Text segment:
Content starts

It is also true that in that quotation we have got from Justins, which is a manslaughter by omission case, that they use this phrase, immediate and direct cause of death; that is a suicide case.  If you look at Justins, paragraphs 106 and 110 will take you back to Taktak and Beardsley.  Whether the point holds good, I have a kind of residual point about this which is even if you use the substantial contribution test, you are going to have to draw it out in a particular way that levels the thing into an event that would have occurred just as when you apply the subjective test in tort with respect to would have had the operation.

As I say, that is not a proposition about standard of proof, that is a proposition about an event happening because you are hypothesising it, so it is not like it might have happened or it is highly likely it would have happened, it is the thing would – that is where you have to arrive at before you can actually make – what I am trying to say is before you can make causation work you have to drive it to that level.

BELL J:   I think there was evidence here that Narcan is almost invariably effective.

MR GAME:   There was a witness.  That is right.

BELL J:   So the argument was the grossly negligent omission was not to call the ambulance.  Had the ambulance been called, the evidence established almost inevitably he would have been roused from the overdose.  Is that a fair way of encapsulating it?

MR GAME:   Yes, your Honour, except that the curiosity about this case is that the Crown accepted and the jury were directed that the duty concluded at the point at which the deceased left the flat, (a), (b), in this question of causation, if it is posed in the way in which I am putting it, you would have to bring into causation the consideration that he may have left not wanting the ambulance – he may not have wanted to stay.  Those things will actually be part of the causation question, once you pose the thing correctly, even if you apply the Royall test to it.  That is what I am trying to draw out there.  The Narcan applies to the methadone.  It does not apply to the olanzapine and those effects are irreversible.  I do not know how important that is, but I might look at it overnight. 

If we come then to page 610, we see the directions about breaking causation.  In a sense, if the primary submission about unlawful and dangerous act being supply works, you do not even get to this.  I mentioned before the prosecutor’s single objection was about applying this to the manslaughter by gross criminal negligence part of the directions.  In order to deal with this proposition, I will need shortly to take your Honours to Kennedy and the Scottish case MacAngus, but if one could just pause at page 610 for the moment and noting that these directions were extrapolated at appeal book 637 in the oral directions.

Content ends

Information provided:
Content starts

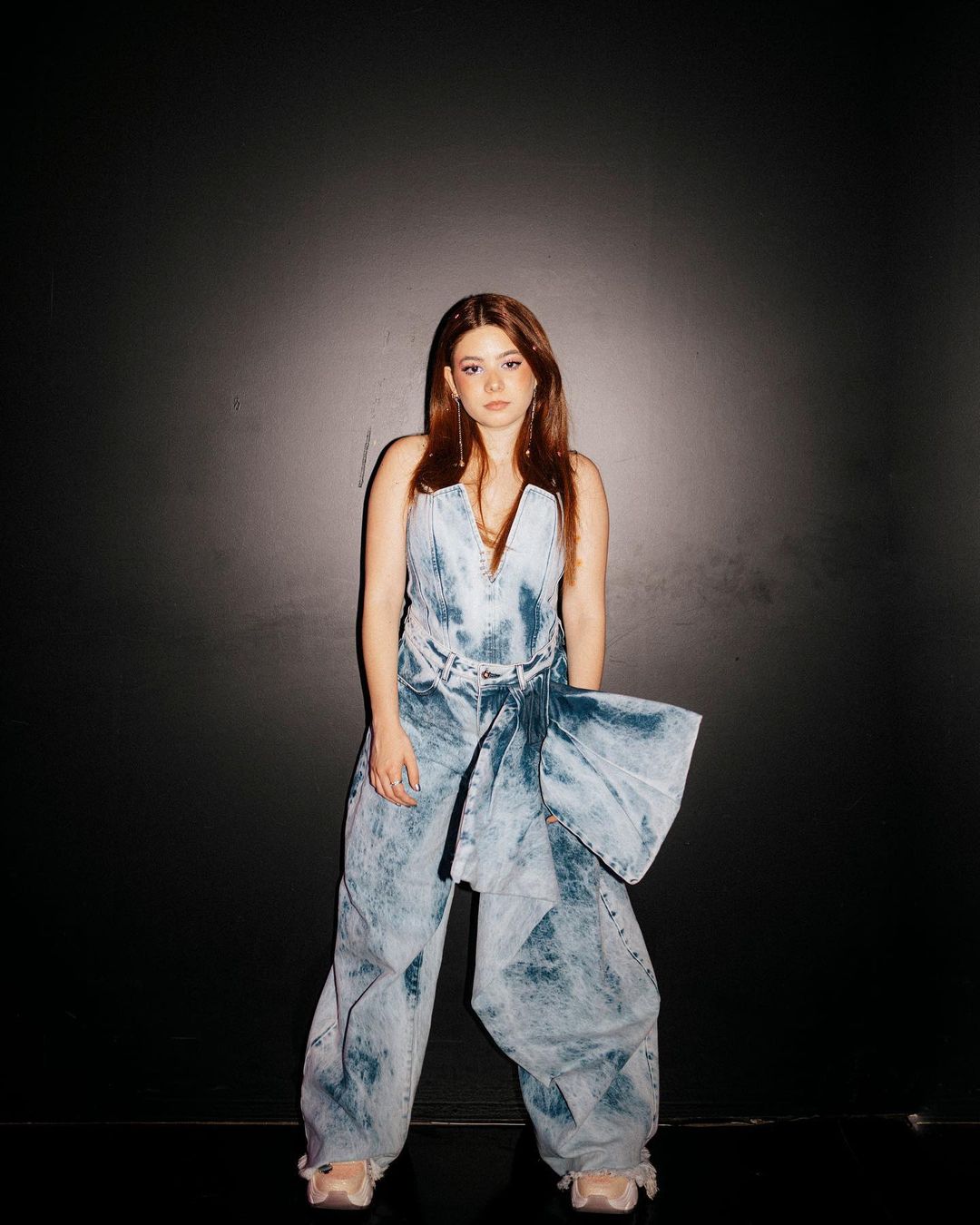 Quer ver Bárbara Tinoco à borla num fim de tarde cheio de pinta? Saiba como entrar nas FOX Sunset Stories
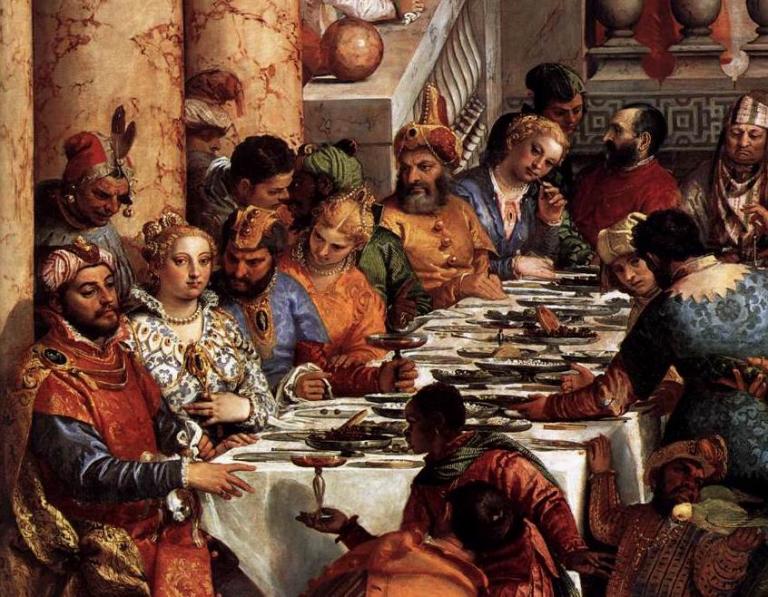 Origini della Forchetta Streaty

Content ends

What you will do:
a - Answer these questions about the court transcript, giving each answer on its own line with the same mark.
(i) How effective did Bell J say the evidence showed Narcan to be?
(ii) According to Mr Game, at what point did the Crown accept that the duty concluded?
(iii) Which two cases did Mr Game say he would need to take the court to?
b - Pick up the court transcript of the manslaughter hearing after its final sentence and carry it on.

Solved tasks:
a -
(i) Almost invariably effective.
(ii) At the point at which the deceased left the flat.
(iii) Kennedy and the Scottish case MacAngus.

b -
If one looks at these directions, they introduce the idea of rational, voluntary and informed.  We cannot find where the words “rational” have come from, but “voluntary” and “informed” – and we say it does not mean the way it is extrapolated here.  It much closer to an idea of capacity, as in Kennedy, capacity to take the drug himself and break the causation of administer.  The direct recent aetiology or source of “voluntary” and “informed” seems to be Ormerod and Hart’s article on causation.  Now, if one looks at this passage on page 610, we see that the idea of the evidence as:

[the deceased’s] condition when he arrived at the Burns’ flat, evidence from the post‑mortem as to the condition of his brain, what he may or may have not known about methadone and its effects, and what he may or may not have known about the injection of drugs . . . On the other hand, you might think that he died precisely because he did not know about methadone and its effects, that he already suffered some degree of brain damage . . . already affected by olanzapine –

So what is actually being brought into consideration is informed and rational in the sense of, shall we say, fully informed about the actual effects of these drugs and an understanding of what they can do to him and, in a sense, a kind of concealed deficit in knowledge of the deceased means he is not informed for the purposes of these directions.

BELL J:   These directions do not assume that the appellant herself injected or assisted in injecting.

MR GAME:   No.

BELL J:   These directions would apply if the jury considered that the deceased himself took the drug but that he was impaired in his brain functioning.

MR GAME:   That is right.  If the Court accepts some of the arguments further back up the line, it may not be necessary to resolve this question, but this is drawn particularly from Kennedy, but – that is correct, but in truth this question is going to bite when you have got a case about whether there was an ‑ ‑ ‑

GUMMOW J:   What is the question?

MR GAME:   The question whether or not causation is broken by a rational, voluntary and informed decision is going to bite when you have a situation such as in Kennedy where you have a question about whether there was an administration or there was not an administration.

HAYNE J:   But is not the question more fundamental than whether causation is broken by rational, voluntary, informed act of another?  It is a question of whether criminal responsibility ceases when there is the act of another.

MR GAME:   Yes, that is correct.

HAYNE J:   That is Glanville Williams view as expressed in ‑ ‑ ‑

MR GAME:   Finis for Novus Actus?

HAYNE J:   ‑ ‑ ‑ (1989) 48 CLJ 391 and following.

MR GAME:   Yes, your Honour.  Now, what I was trying to do at that point was try to expose how the issue, properly analysed, applied to this particular case.  Now, if one then goes to Kennedy [2008] 1 AC 269 ‑ ‑ ‑

HAYNE J:   What are we going to get out of parsing and analysing this?

FRENCH CJ:   Apart from the proposition that you should never say never.

MR GAME:   You should never say never.  Well, your Honour, I am going to try and do it all the same but it is ‑ ‑ ‑

HAYNE J:   Let me into the secret at some point will you, Mr Game, what we get out of it.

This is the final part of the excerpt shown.